> **SHORT TASK**
List every line in the records that contains the string "shallow". Case counts, so uppercase and lowercase letters must match.

> **MATERIAL PROVIDED**
▬▬▬▬▬▬▬▬▬▬
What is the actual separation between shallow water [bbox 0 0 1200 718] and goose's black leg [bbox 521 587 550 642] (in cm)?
▬▬▬▬▬▬▬▬▬▬
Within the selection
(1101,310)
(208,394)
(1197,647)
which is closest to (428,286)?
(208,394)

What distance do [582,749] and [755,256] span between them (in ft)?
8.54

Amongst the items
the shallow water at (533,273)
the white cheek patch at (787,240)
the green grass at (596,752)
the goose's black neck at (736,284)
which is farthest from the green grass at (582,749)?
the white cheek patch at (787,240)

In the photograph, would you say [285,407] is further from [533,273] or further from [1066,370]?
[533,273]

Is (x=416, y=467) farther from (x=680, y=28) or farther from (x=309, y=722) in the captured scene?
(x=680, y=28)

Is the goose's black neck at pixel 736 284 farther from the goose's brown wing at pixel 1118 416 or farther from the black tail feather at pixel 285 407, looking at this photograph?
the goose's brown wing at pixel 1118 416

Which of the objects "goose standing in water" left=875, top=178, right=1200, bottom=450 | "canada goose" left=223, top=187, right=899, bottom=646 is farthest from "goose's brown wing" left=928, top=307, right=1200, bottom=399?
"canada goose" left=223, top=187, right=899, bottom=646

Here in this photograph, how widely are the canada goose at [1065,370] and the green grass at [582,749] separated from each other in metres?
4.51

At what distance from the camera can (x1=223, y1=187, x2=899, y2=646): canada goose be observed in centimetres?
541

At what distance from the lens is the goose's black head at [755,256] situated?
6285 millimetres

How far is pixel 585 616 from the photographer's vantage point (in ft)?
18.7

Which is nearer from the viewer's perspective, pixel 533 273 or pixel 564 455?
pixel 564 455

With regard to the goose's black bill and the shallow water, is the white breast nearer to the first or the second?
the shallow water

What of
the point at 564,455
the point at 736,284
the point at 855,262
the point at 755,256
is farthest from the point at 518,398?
▬▬▬▬▬▬▬▬▬▬
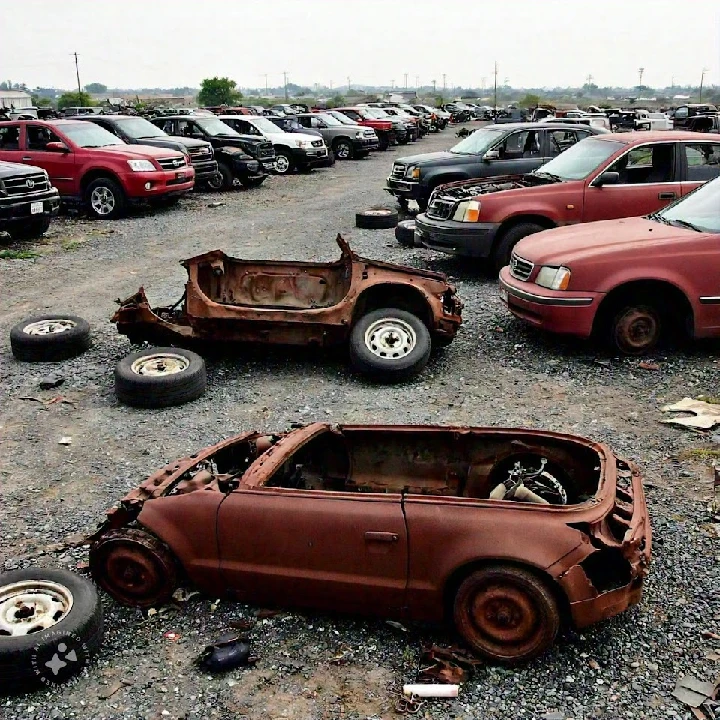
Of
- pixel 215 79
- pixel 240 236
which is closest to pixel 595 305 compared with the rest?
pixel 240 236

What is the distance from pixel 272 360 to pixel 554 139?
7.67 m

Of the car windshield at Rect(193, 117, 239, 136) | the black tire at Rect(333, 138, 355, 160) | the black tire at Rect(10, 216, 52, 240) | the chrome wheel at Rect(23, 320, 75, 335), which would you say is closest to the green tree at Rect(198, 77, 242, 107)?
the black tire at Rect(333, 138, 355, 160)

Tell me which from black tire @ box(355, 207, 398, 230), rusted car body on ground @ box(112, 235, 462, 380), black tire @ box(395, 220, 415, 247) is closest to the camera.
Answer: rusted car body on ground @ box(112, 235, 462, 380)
▬▬▬▬▬▬▬▬▬▬
> **SOLUTION TO THIS TASK**
What is the actual separation between shallow water [bbox 0 0 1200 718] and goose's black leg [bbox 521 587 550 642] (in cm)?
the shallow water at (533,273)
With regard to the goose's black bill and the shallow water, is the white breast nearer to the first or the second?
the shallow water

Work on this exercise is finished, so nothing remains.